*** Sezione del documento

Spesso considerata come una semplice procedura estetica, la blefaroplastica superiore e la correzione della ptosi palpebrale, secondo un nuovo studio pubblicato su Ophthalmology, comportano significativi miglioramenti anche nella qualità della vista, nella visione periferica e, indirettamente, nella qualità di vita. L'intervento, invece, non è quasi mai coperto dal Sistema Sanitario Nazionale, in quanto ritenuto facoltativo per il paziente. Sono state analizzate le informazioni di numerose pubblicazioni precedenti per ottenere informazioni sulle alterazioni anatomiche e funzionali che determinano la decisione di intervenire chirurgicamente.

******
*** Dati da analizzare

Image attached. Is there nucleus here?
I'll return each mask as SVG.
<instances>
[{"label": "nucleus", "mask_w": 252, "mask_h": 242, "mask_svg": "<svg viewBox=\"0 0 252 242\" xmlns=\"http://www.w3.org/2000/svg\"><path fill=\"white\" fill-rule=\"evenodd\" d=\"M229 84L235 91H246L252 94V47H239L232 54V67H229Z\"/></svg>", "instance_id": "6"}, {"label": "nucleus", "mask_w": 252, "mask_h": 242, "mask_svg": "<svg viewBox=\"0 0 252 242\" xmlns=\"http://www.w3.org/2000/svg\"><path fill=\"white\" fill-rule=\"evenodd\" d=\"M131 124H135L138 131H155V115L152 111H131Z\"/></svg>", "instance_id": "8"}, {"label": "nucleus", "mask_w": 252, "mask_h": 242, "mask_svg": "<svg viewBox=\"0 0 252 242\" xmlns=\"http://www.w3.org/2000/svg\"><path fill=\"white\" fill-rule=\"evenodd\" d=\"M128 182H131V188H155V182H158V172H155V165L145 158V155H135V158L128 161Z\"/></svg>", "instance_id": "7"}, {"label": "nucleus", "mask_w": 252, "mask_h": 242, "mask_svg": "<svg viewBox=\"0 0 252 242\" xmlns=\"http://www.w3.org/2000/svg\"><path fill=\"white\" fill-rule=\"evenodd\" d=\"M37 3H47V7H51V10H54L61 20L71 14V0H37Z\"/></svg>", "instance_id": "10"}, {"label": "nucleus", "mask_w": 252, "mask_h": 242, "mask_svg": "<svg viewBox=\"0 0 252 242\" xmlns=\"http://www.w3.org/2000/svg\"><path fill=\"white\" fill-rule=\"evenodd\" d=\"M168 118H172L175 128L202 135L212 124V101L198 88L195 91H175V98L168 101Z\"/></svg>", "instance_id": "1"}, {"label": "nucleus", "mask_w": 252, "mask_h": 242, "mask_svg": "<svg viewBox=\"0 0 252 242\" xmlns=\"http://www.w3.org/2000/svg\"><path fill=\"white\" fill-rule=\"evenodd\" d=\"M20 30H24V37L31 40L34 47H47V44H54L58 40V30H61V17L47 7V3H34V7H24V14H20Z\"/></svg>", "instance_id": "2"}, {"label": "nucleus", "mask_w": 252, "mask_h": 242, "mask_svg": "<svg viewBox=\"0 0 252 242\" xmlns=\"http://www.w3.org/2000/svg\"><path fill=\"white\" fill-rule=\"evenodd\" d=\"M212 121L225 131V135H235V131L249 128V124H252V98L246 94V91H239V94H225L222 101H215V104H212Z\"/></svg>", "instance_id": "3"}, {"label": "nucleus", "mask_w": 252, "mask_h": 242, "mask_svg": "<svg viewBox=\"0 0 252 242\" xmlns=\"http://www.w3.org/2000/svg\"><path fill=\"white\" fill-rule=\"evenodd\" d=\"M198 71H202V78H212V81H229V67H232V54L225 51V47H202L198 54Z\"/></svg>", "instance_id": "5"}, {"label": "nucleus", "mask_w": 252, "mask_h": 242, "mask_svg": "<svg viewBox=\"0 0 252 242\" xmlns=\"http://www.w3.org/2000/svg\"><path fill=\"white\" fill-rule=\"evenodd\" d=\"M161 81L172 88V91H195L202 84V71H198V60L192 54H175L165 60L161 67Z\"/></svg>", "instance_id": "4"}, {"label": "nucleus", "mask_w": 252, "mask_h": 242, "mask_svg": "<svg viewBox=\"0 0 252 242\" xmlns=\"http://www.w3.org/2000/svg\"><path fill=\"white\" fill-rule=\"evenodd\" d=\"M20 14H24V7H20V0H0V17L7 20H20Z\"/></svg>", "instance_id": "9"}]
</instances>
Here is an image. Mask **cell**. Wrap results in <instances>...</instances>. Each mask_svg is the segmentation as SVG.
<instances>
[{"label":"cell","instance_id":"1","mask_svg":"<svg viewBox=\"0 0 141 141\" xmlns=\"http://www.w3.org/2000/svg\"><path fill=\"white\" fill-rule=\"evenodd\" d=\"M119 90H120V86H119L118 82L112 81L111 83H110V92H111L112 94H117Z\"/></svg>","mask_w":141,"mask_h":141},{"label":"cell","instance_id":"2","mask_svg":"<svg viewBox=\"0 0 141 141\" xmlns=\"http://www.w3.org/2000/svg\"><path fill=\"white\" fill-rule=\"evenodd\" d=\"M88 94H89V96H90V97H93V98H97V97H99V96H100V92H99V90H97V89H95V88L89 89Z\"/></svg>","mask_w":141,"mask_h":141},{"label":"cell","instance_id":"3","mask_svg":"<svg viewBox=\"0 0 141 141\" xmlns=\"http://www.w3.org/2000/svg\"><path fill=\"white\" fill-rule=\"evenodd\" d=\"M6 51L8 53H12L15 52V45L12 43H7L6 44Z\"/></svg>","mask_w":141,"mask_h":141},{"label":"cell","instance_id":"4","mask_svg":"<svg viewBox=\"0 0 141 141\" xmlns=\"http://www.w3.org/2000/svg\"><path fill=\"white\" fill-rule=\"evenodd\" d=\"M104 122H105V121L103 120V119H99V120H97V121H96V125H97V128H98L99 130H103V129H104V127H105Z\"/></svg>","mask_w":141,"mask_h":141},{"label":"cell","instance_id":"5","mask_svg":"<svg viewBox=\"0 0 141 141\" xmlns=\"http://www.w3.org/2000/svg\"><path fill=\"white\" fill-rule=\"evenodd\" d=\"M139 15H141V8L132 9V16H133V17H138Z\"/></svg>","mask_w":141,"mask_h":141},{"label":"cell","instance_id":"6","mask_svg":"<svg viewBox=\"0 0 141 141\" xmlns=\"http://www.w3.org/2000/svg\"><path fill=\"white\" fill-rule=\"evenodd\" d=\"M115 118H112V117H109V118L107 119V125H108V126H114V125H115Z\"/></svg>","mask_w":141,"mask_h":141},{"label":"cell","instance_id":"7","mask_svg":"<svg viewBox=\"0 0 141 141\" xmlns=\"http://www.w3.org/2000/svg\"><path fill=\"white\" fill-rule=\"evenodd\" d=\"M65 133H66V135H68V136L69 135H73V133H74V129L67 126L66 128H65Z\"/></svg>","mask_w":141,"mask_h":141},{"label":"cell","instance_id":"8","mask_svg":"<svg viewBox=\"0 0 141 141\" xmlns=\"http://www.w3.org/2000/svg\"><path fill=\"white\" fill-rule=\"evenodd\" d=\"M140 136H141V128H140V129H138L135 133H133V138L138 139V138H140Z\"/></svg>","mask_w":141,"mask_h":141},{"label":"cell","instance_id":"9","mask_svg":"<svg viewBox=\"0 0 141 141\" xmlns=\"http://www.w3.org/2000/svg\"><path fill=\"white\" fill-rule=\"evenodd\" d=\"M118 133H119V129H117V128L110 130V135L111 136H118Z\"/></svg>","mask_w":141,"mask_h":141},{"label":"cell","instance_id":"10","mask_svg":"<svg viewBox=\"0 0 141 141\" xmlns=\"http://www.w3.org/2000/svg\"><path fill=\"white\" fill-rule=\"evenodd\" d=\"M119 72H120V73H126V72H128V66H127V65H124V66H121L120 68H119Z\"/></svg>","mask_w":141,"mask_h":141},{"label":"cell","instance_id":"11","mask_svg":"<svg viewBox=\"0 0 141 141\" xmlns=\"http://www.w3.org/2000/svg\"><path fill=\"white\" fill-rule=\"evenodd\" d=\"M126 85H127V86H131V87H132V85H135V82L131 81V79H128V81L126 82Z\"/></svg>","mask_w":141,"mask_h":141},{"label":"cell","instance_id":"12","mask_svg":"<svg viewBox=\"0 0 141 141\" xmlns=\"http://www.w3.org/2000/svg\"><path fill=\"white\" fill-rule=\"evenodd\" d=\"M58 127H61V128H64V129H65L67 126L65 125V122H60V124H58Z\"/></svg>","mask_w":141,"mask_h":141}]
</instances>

******

▶ **Requisiti dei compiti**
1. Indica se le affermazioni seguenti concordano con il testo sulla blefaroplastica, rispondendo sì o no e citando le parole decisive. (a) Lo studio è stato pubblicato su Ophthalmology. (b) L'intervento è di solito coperto dal Sistema Sanitario Nazionale. (c) L'intervento è ritenuto facoltativo per il paziente.
2. Prosegui, per favore, il testo sulla blefaroplastica dopo la sua ultima frase.

▶ **Risposte scritte**
1.
(a) Sì: «secondo un nuovo studio pubblicato su Ophthalmology».
(b) No: «non è quasi mai coperto dal Sistema Sanitario Nazionale».
(c) Sì: «in quanto ritenuto facoltativo per il paziente».

2.
Le alterazioni comprendono:

 

- distanza del margine palpebrale dal riflesso corneale minore di 2 mm;

 

- perdita del campo visivo, dalla parte superiore, di almeno 12 gradi o del 24 per cento;

 

- difficoltà o compromissione della vista nella lettura o in altre attività svolte da vicino;

 

- tendenza al sollevamento del mento (testa all'indietro) da parte del paziente a causa dell'oscuramento dell'asse visivo, per la presenza della palpebra davanti al forame pupillare;

 

- sintomi di disagio o di affaticamento degli occhi dovuti alle palpebre cadenti.

 

 

Per tutte queste ragioni, l'intervento di blefaroplastica non dovrebbe essere procrastinato quando sono già presenti i sintomi ed i segni clinici. Si eviterebbe, così, di lasciare il paziente in difficoltà nella propria vita di relazione e nelle proprie attività produttive.